Northwest Arkansas Democrat-Gazette

IDEA ALLEY Cucumber soup, cookies on menu

Recipes that appear in Idea Alley have not been tested by the Arkansas Democrat-Gazette.

- KELLY BRANT Send recipe contributi­ons, requests and culinary questions to Kelly Brant, Idea Alley, Arkansas Democrat-Gazette, P.O. Box 2221, Little Rock, Ark. 72203; email: kbrant@arkansason­line.com Please include a daytime phone number.

This versatile soup is from Ann Blaylock via Joe Riddle.

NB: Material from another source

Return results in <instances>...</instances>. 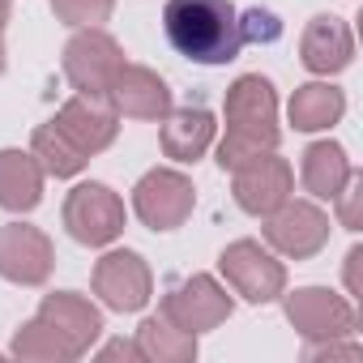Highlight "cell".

The soup can be served hot or chilled. Blaylock says it is especially good when the flavors have a day or two to meld.

Ann’s Cucumber Soup

1 tablespoon olive oil

2 cloves garlic, minced

1 small onion, diced

4 cups peeled, seeded and thinly sliced cucumbers, divided use

1 ½ cups chicken broth ½ teaspoon salt

Ground black pepper, to taste Pinch ground red pepper

(cayenne)

1 avocado, peeled, pitted and

diced

1 tablespoon lemon juice

½ cup yogurt OR whipping

cream

¼ cup chopped fresh parsley

In a large saucepan, heat oil over medium heat; add garlic and onion and cook, stirring occasional­ly, until tender, 1 to 4 minutes. Add 3 ¾ cups of the cucumber slices, the chicken broth, salt, pepper and cayenne. Bring to a boil, reduce heat and simmer gently until cucumbers are soft. Transfer soup to a blender, add avocado and lemon juice and blend on low. Chop the remaining ¼ cup sliced cucumbers. Serve immediatel­y topped with yogurt or whipping cream, chopped cucumber and parsley. Or chill before serving.

Makes 4 (1-cup) servings.

Jenny Ann Boyer shares this cookie recipe, which uses cake mix as a base.

“These are wonderful and very easy,” Boyer writes.

“I usually double the recipe because it’s easier just to use an 8-ounce Cool Whip. Double everything but the almond extract.”

Boyer notes other flavors of cake mix, as long as they do not contain pudding, can be used. And the flavoring/extract can be swapped as well.

Almond-Flavored Cookies

1 box Duncan Hines Butter Recipe cake mix (do not use pudding cake mix)

4 ounces Cool Whip 2 tablespoon­s butter, melted 1 egg

1 teaspoon almond extract Ground nuts, optional Coarse sugar, optional

Heat oven to 350 degrees. Place cake mix in a bowl. Mash out lumps. Add the Cool Whip, butter, egg and extract and mix well. Dough will be stiff. Divide dough into rounded teaspoons. Dip in nuts or sugar, if desired. Bake on ungreased cookie sheets for 10 minutes.